EXERCISE PROMPT:
Extract each line below that contains the string "mirror". Uppercase and lowercase letters count as different.

.....

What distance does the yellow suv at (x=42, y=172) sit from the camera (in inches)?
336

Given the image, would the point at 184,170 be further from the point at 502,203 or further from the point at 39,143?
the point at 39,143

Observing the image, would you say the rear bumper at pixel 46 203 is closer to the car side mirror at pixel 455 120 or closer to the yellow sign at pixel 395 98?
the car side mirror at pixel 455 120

.....

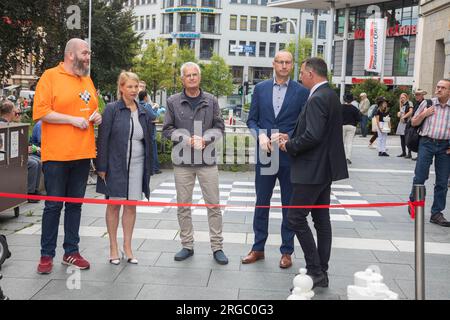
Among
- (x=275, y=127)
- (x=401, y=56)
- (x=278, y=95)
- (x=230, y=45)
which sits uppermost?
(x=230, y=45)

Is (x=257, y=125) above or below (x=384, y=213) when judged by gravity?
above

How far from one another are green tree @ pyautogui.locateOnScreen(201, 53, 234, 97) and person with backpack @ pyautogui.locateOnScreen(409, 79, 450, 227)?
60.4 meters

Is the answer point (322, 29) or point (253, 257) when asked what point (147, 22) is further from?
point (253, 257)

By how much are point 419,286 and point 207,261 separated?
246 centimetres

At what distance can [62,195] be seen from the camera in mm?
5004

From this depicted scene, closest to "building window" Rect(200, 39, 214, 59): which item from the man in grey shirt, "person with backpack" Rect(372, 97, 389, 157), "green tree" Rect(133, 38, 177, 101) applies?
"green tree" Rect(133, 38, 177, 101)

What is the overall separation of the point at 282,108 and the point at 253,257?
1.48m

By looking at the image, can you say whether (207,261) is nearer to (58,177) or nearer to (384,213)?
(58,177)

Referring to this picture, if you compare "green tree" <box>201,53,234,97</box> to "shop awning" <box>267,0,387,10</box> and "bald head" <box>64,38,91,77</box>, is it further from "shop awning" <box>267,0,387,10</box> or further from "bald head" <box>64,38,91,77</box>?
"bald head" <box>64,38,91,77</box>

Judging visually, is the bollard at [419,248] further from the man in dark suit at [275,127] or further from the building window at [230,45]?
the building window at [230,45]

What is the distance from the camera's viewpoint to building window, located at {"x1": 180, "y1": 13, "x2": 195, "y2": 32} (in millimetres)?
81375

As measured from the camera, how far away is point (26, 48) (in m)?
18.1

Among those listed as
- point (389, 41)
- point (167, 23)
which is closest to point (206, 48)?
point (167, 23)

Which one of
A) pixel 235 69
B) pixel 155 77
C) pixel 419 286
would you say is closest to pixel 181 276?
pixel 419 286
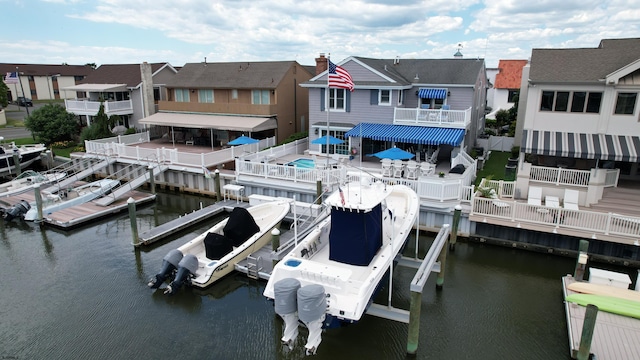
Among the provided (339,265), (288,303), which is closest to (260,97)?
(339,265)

.....

ANSWER:
Observing the image, would you say the rear bumper at pixel 46 203 is closer to the car side mirror at pixel 455 120 or closer to the yellow sign at pixel 395 98?
the car side mirror at pixel 455 120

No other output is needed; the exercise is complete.